The sale of Liquefied Petroleum Gas by the Hotel or Restaurant to the customers though in an indirect manner takes the Hotels/ Restaurants out of the ambits of Section 13(5) of the Act and makes the Hotels/ Restaurants sellers of Liquefied Petroleum Gas.

Section 13(5) is also against the very spirit of the VAT Act where in the purchaser of the goods is entitled to the claim Input Tax Credit on the purchases made by him for converting them into the final product and reduce the same from his final liability. Denial of the Input Tax Credit on one hand and charging the tax on the final product amounts to taxing the same commodity twice within the same Act and the same is bad in law and in violation of Article 14 & 19(1) (g) of the Constitution of India.
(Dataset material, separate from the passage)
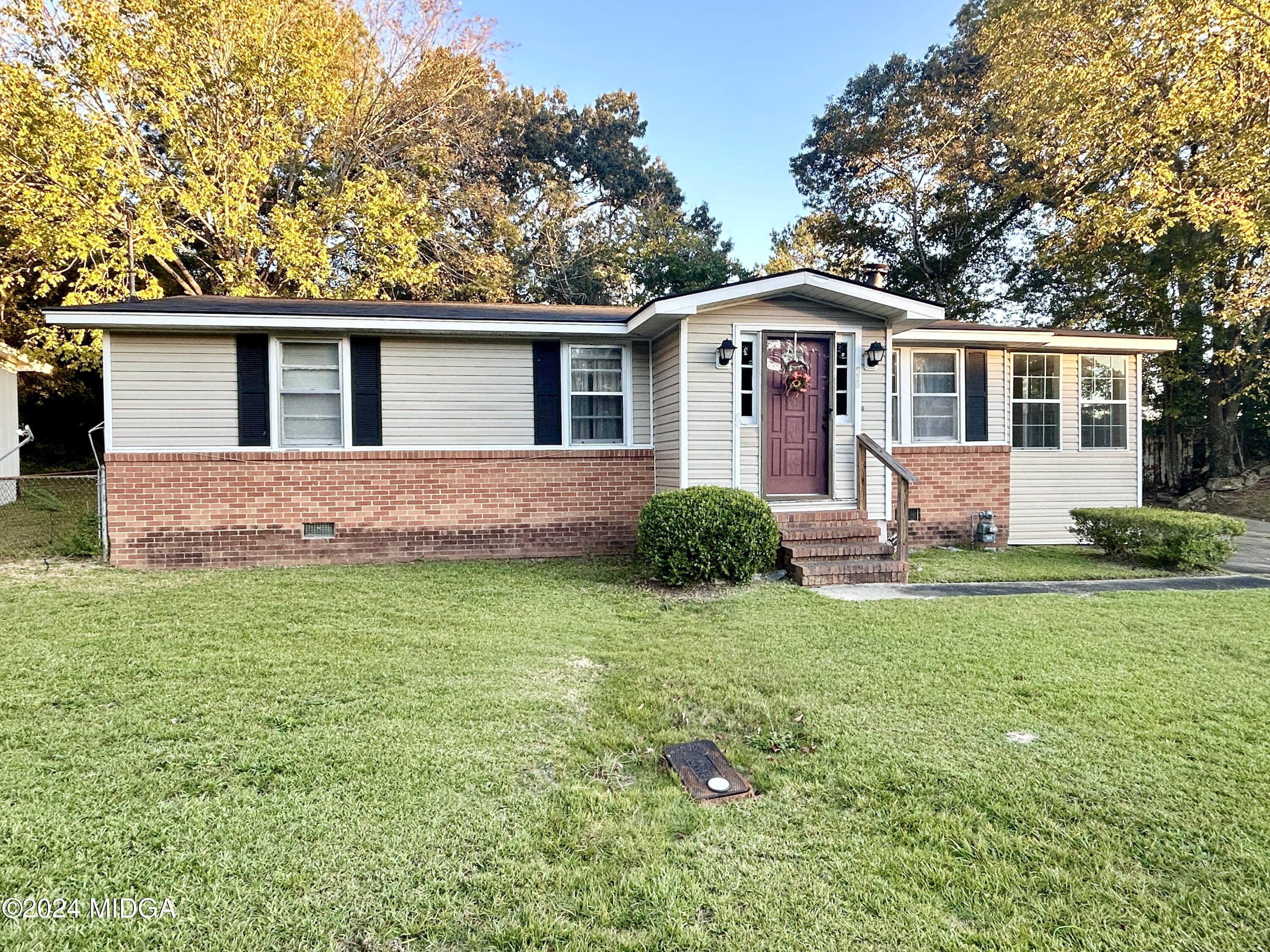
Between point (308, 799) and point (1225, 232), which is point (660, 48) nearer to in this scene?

Hon’ble Supreme Court of India in case of Commercial Taxation Officer, Udaipur Vs Rajasthan Taxchem Ltd. where the question was “Whether diesel can be called raw material in the manufacture of polyester yarn” held that Diesel is a raw material for the respondents which is being purchased and utilized in the process of manufacturing by way of generation of power through which the plant and machinery are being operated. Hon’ble Allahabad High Court in the case of Commissioner of Trade tax Vs Goel India, Moradabad held fuel or lubricants used in the manufacture or processing of goods for sale or in mining or in generation or distribution of electricity or any other form of power would be entitled to pay concessional tax under the provisions of Sec. 8(3)(b) of the CST Act, 1956. Diesel oil and other fuels in such circumstances held to be part of manufacturing process as has been held in M/s VAM Organics Chemicals Vs State of UP. However SLP against the judgment of the Hon’ble Jurisdictional High Court is pending in the Hon’ble Supreme Court of India wherein the Hon’ble Jurisdictional High Court has held that Dealer is not eligible to claim Input Tax Credit on purchase of Diesel used in generation of electric power for captive use in the factory.

The need of the hour is to get the things sought either by persuading the Government by way of representation or by challenging the vires of the same before the Hon’ble High Court so as to lessen some burden of tax on the final consumer as he is the one who is the ultimate sufferer.